▶ GIVEN PASSAGE
____________________
/check_vmware_esx

chech_vmware_esx Fork of check_vmware_api.pl

Primary LanguagePerlGNU General Public License v2.0GPL-2.0

check_vmware_esx.pl
===================

chech_vmware_esx.pl - a fork of check_vmware_api.pl


General
=======

Why a fork? According to my personal unterstanding Nagios, Icingia etc. are tools for

a) Monitoring and alarming. That means checking values against thresholds (internal or handed over)
b) Collecting performance data. These data, collected with the checks, like network traffic, cpu usage or so should be
   interpretable without a lot of other data.

Athough check_vmware_api.pl is a great plugin it suffers from various things.
a) It acts as a monitoring plugin for Nagios etc.
b) It acts a more comfortable commandline interfacescript.
c) It collects all a lot of historical data to have all informations in one interface.

While a) is ok b) and c) needs to be discussed. b) was necessary when you had only the Windows GUI and working on Linux
meant "No interface". this is obsolete now with the new webgui.
____________________
▶ DATASET EXTRACT
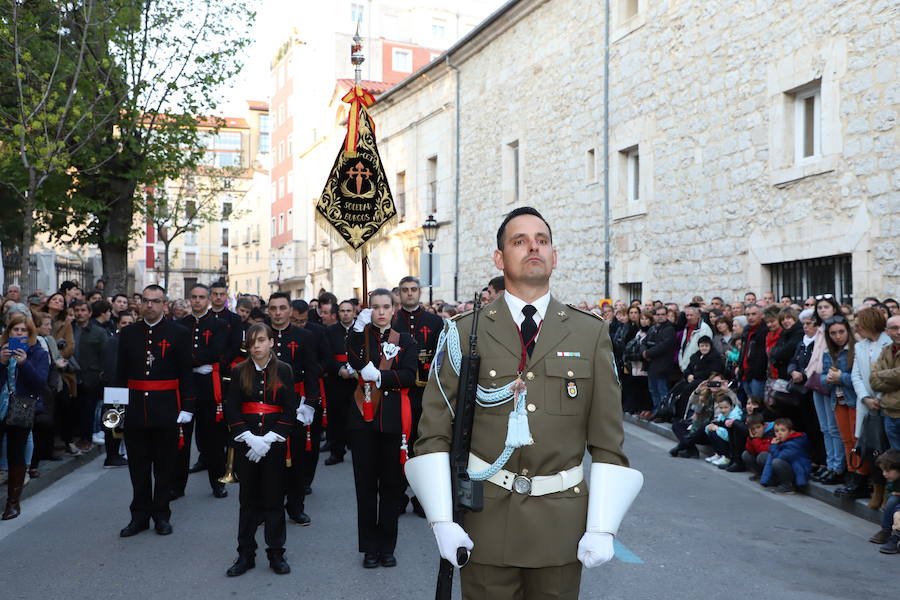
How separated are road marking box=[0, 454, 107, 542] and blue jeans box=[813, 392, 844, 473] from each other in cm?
____________________
▶ INSTRUCTIONS
**A)** According to the check_vmware_esx README, what is check_vmware_esx.pl a fork of?
**B)** Translate this sentence from the check_vmware_esx README into French: "It acts as a monitoring plugin for Nagios etc."
**C)** Carry on the check_vmware_esx README from its last sentence.
The listing is separate material from the check_vmware_esx README.

▶ RESULTS BY TASK
**A)** check_vmware_api.pl

**B)** Il agit comme un plugin de supervision pour Nagios, etc.

**C)**
c) will be better used by using the webgui because historical data (in most situations) means adjusted data. Most of these
collected data is not feasible for alerting but for analysing performance gaps.

So as a conclusion collecting historic performance data collected by a monitored system should not be done using Nagios,
pnp4nagios etc.. It should be interpreted with the approriate admin tools of the relevant system. For vmware it means use
the (web)client for this and not Nagios. Same for performance counters not self explaining.

Example:
Monitoring swapped memory of a vmware guest system seems to makes sense. But on the second look it doesn't because on Nagios
you do not have the surrounding conditions in one view like
- the number of the running guest systems on the vmware server.
- the swap every guest system needs
- the total space allocated for all systems
- swap/memory usage of the hostcheck_vmware_esx.pl
- and a lot more

So monitoring memory of a host makes sense but the same for the guest via vmtools makes only a limited sense.

But this were only a few problems. Furthermore we had

- misleading descriptions
- things monitored for hosts but not for vmware servers
- a lot of absolutely unnesseary performance data (who needs a performane graph for uptime?)
- unnessessary output (CPU usage in Mhz for example)
- and a lot more.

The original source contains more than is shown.